What is needed
Using the text on the vehicle lift's radio remote control, answer yes or no to each statement and quote the words that decide it. (a) The green LED lights up when the transmitter is placed in the charging station. (b) A continuously flashing red LED means there is no connection to the receiver. (c) Magnets in the back panel let the transmitter stick to metallic surfaces.

Provided text
[START]

LEDs for status indication complete the technology of the sending unit.
The green LED lights up as soon as the transmitter is switched on with the rocker switch and the Arduino is started.
The red LED informs about the status of the transmitter module: While the button to operate the lift is pressed, the red LED lights up to indicate that a signal is being transmitted to the receiver. If, on the other hand, the red LED flashes continuously, there is no connection to the receiver. In this case, the radio module periodically attempts to reconnect.
The yellow LED lights up as soon as the transmitter unit is positioned in the charging station and the battery is being charged. An ordinary power bank with a 3.7 V battery was used as battery and 5 V charge controller. Depending on the charging electronics used, the yellow LED lights up continuously or flashes and switches off when charging is complete.
Contact plates for AA batteries were used to design the transmitter’s charging tray and attached with hot glue. The latching mechanism was adapted in CAD so that the remote control is automatically switched off when it is inserted into the charging cradle. Neodymium magnets in the back panel ensure that the transmitter adheres to metallic surfaces.
Discussion & Outlook
In this project, a standard vehicle lift was retrofitted with radio remote control. The installation was simple, the operation intuitive and reliable. No safety features were bypassed and operation does not pose any safety issues if carried out properly. By selecting one of the two methods (RC vs. Bluetooth), it is possible to implement a functional and reliable solution with the alternative radio protocol even under interfering frequencies (as is the case in the test workshop). However, by using the radio modules, a higher radio range is possible. Both implementations were presented, built and successfully tested. As an extension with regard to safety aspects, an emergency stop switch on the transmitter unit could be considered – but the presented system with high-trigger relays currently shows no necessity for this.

[END]

Rows from a box labeling dataset
[START]

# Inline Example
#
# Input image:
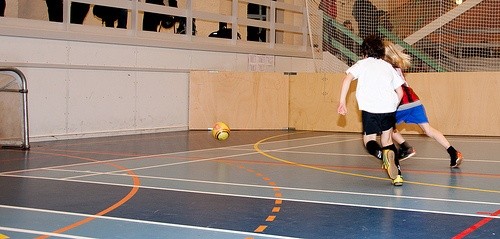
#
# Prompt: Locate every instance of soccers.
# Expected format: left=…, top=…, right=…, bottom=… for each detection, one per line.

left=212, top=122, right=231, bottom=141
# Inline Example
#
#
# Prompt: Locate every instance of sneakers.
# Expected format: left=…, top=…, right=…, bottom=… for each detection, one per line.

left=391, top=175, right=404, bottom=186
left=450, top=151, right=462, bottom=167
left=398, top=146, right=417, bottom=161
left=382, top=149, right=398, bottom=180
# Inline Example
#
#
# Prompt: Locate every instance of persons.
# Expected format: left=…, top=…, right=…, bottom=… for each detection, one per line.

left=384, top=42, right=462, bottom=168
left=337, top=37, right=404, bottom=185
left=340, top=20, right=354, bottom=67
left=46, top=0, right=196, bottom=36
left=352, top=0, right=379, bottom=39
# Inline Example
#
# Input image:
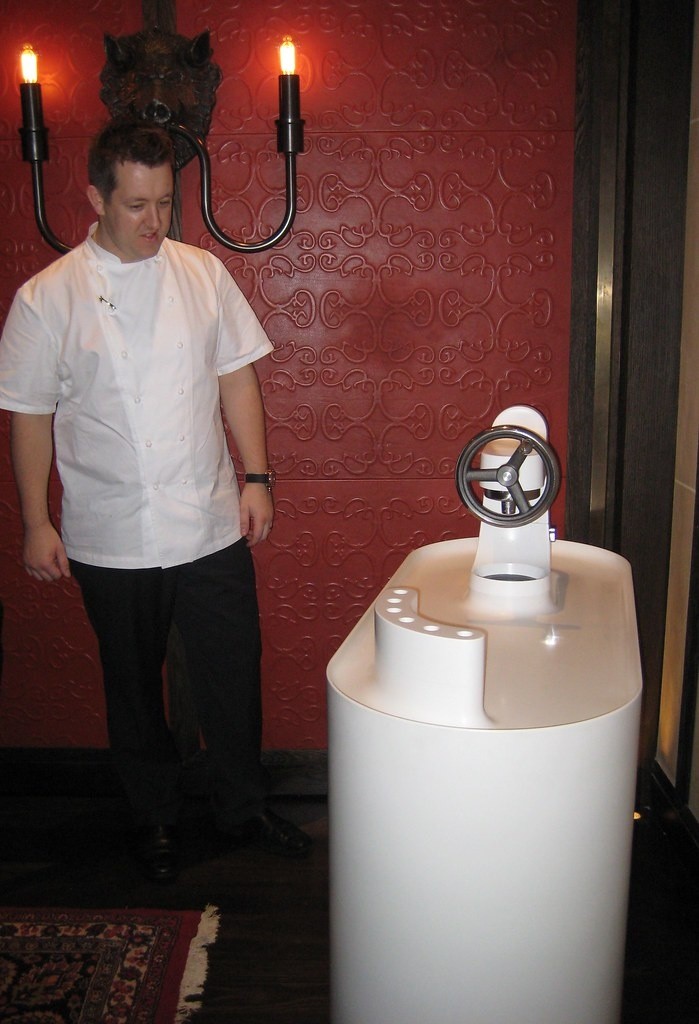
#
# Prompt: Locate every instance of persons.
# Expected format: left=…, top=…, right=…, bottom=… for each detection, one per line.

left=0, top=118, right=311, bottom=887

[END]

Expected answer
(a) No: "The yellow LED lights up as soon as the transmitter unit is positioned in the charging station and the battery is being charged."
(b) Yes: "If, on the other hand, the red LED flashes continuously, there is no connection to the receiver."
(c) Yes: "Neodymium magnets in the back panel ensure that the transmitter adheres to metallic surfaces."